Description
The key insight of this dissertation is that when a robot is deployed in an environment that humans have been acting in, the state of the environment is already optimized for what humans want, and is thus informative about human preferences.
We formalize this setting by assuming that a human H has been acting in an environment for some time, and a robot R observes the final state produced. From this final state, R must infer as much as possible about H's reward function. We analyze this problem formulation theoretically and show that it is particularly well suited to inferring aspects of the state that should not be changed -- exactly the aspects of the reward that H is likely to forget to specify. We develop an algorithm using dynamic programming for tabular environments, analogously to value iteration, and demonstrate its behavior on several simple environments. To scale to high-dimensional environments, we use function approximators judiciously to allow the various parts of our algorithm to be trained without needing to enumerate all possible states.

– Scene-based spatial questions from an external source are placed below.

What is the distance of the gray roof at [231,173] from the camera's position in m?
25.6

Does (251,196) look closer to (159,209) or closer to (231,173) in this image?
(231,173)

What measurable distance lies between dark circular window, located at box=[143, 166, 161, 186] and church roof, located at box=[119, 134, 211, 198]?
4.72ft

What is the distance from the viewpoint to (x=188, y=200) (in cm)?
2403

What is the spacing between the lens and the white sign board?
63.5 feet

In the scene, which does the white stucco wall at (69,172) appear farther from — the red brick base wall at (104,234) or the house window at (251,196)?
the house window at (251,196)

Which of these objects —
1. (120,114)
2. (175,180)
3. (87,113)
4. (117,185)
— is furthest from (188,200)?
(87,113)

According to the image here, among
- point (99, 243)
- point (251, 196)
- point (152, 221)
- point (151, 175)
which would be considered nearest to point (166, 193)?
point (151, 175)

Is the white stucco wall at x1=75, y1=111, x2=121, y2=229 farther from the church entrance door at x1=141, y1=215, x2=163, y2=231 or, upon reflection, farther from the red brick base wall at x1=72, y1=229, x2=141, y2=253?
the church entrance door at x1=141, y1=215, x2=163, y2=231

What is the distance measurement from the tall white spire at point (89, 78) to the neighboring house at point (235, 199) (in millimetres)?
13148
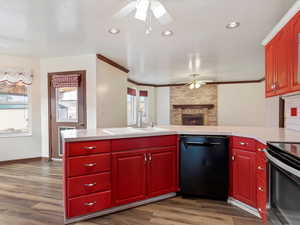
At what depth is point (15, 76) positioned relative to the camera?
4.12 meters

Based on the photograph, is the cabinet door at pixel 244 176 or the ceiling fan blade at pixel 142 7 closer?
the ceiling fan blade at pixel 142 7

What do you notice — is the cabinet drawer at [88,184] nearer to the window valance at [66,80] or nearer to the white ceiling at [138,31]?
the white ceiling at [138,31]

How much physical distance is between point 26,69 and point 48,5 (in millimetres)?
2692

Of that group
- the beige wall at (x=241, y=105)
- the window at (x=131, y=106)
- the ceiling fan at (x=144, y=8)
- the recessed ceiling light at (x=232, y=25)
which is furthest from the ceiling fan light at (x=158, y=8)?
the beige wall at (x=241, y=105)

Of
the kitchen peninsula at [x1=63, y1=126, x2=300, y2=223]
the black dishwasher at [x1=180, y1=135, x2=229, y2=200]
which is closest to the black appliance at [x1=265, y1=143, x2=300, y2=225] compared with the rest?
the kitchen peninsula at [x1=63, y1=126, x2=300, y2=223]

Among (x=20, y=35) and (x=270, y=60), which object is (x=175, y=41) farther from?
(x=20, y=35)

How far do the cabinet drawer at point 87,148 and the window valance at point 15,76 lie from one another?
3.27 meters

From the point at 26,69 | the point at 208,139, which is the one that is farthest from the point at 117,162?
the point at 26,69

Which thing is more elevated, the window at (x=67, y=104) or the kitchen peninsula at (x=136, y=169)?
the window at (x=67, y=104)

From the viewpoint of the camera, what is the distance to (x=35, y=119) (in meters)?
4.38

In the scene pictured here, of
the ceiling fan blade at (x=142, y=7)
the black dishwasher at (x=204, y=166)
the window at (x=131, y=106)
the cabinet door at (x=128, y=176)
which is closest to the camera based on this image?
the ceiling fan blade at (x=142, y=7)

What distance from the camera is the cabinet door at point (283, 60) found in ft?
7.06

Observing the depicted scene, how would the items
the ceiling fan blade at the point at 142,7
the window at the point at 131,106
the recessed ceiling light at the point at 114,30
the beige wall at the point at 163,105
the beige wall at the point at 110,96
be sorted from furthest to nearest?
the beige wall at the point at 163,105 < the window at the point at 131,106 < the beige wall at the point at 110,96 < the recessed ceiling light at the point at 114,30 < the ceiling fan blade at the point at 142,7

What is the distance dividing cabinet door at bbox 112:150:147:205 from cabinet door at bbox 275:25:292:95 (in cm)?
191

Of course, there is no point in learning about H's reward function unless we use it to guide R's decision-making. While we could have R simply optimize the inferred reward, this suffers from a "status quo bias": the inferred reward is likely to strongly prefer the observed state, since by assumption it is already optimized for H's preferences. To get R to make changes to the environment, we will usually need to integrate the inferred reward with other sources of preference information. In order to support such reward combination, we use a model in which R must maximize an unknown reward function known only to H. Learning from the state of the world arises as an instrumentally useful behavior in such a setting, and can serve to form a prior belief over the reward function that can then be updated after further interaction with H.